Community Rights Campaign
What the Community Rights Campaign means to me
A Blog by Michael Alvarado
The purpose of this blog is to advance my understanding about what it means to be a part of the Community Rights Campaign. What I have learned here is this: social struggles go beyond challenging the ubiquity of violence in our society. It is, to a very high degree, about doing it alongside comrades that represent a collective conscious. The rich complexity of interpersonal relationships that develop here at The Strategy Center examine how to dismantle the compartmentalization of individual qualities while pushing for analytically independent concepts essential for theoretical re-conceptualizations.
Not many people are fortunate enough to be involved in deep conversations like these. This is, in part, why I come here.
I know that the future of this work is directly dependent on the generations yet tocome because although there are many individuals who actively fight social injustices til the day they die, it is their younger allies who keep the struggle alive. It is imperative to recruit any youth interested in learning more or joining the cause, not just Black and Brown youth. I am not opposed to the ideas of Black Nationalism and self-determination for Latinos and Latinas, but I strongly believe that the struggle for human rights involves constructive interactions from all racial angles. Students, in particular, have proven themselves pivotal in struggles for human rights.
College students reaching out to High Schools students
College students with committed involvement can be instrumental in that their status of student maintains a sense of leverage that can be influential at the teenage level. At The Center I see peers my age take young revolutionaries under their wings, just as their mentors had done for them. This cyclical process, for me, demonstrates the power of relationships that help expose the social unconscious on an intellectual and, most importantly, real level.
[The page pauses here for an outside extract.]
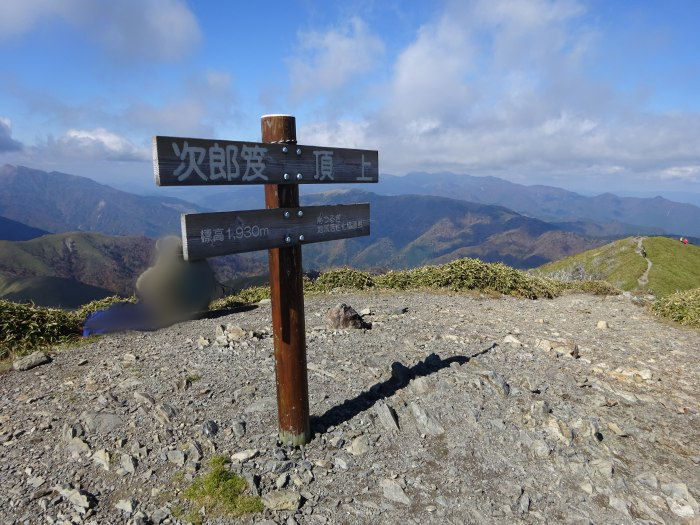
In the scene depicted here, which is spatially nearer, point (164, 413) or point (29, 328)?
point (164, 413)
A professor of mine, Diane Kelley, said something one day that has stuck with me since, "Keep true to your vision and dreams, you make your own reality." Every time I come here a part of that reality--the equal treatment and recognition of individuals--unfolds with every political victory, seminar, and conversation. Although my role is a minor one in a major collective of progressive intellectuals, the connection between spirituality and work is not hard to see on the people who come here everyday. I commute to The Center because I like surrounding myself with impacting and knowledgeable individuals and because it is hard to realize a mindset without first finding like-minded individuals. They enrich my thoughts and ultimately my life, by way of addressing and detailing the open oppression of non-conformists by society, the government, and the self.